This press release contains forward-looking statements and forward-looking information within the meaning of applicable securities laws. The use of any of the words “expect”, “anticipate”, “continue”, “estimate”, “forecast”, “objective”, “ongoing”, “may”, “will”, “project”, “should”, “believe”, “plans”, “intends” and similar expressions are intended to identify forward-looking information or statements. In particular, this press release contains forward-looking statements pertaining to the following: the forecasted future commodity prices used by Sproule in their evaluation, markets for future gas production, future development capital expenditures, expectations for the timing of new wells to be brought on-stream, exploration and development activities and future drilling plans, expectations for high rates of return on capital deployed, achieving further efficiencies in production additions and finding and development cost efficiencies, future production growth expectations, estimates of liquids to gas ratios, the timing around the start-up of a third party gas plant, the Company’s ability to increase its gas processing capacity and Kelt’s intention to transition to increased development and pad drilling. Statements relating to “reserves” or “resources” are deemed to be forward-looking statements, as they involve the implied assessment, based on certain estimates and assumptions, that the reserves described exist in the quantities predicted or estimated and that the reserves can be profitably produced in the future.
Although Kelt believes that the expectations and assumptions on which the forward-looking statements are based are reasonable, undue reliance should not be placed on the forward-looking statements because Kelt cannot give any assurance that they will prove to be correct. Kelt has made assumptions regarding, but not limited to: existing production sales contracts remaining in place, future commodity prices, royalty rates, tax regulations, timing and amount of capital expenditures, future production expenses, future cash flow, future debt levels and future production volumes.
Since forward-looking statements address future events and conditions, by their very nature they involve inherent risks and uncertainties. Actual results could differ materially from those currently anticipated due to a number of factors and risks.
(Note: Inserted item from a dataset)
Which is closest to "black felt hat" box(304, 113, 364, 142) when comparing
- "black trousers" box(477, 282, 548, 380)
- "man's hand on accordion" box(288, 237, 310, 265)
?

These include, but are not limited to, the risks associated with the oil and gas industry in general (e.g., operational risks in development, exploration and production; delays or changes in plans with respect to exploration or development projects or capital expenditures; the uncertainty of reserve estimates; the uncertainty of estimates and projections relating to production, costs and expenses; failure to obtain necessary regulatory approvals for planned operations; health, safety and environmental risks; uncertainties resulting from potential delays or changes in plans with respect to exploration or development projects or capital expenditures; volatility of commodity prices, currency exchange rate fluctuations; imprecision of reserve estimates; and competition from other explorers) as well as general economic conditions, stock market volatility; and the ability to access sufficient capital. We caution that the foregoing list of risks and uncertainties is not exhaustive.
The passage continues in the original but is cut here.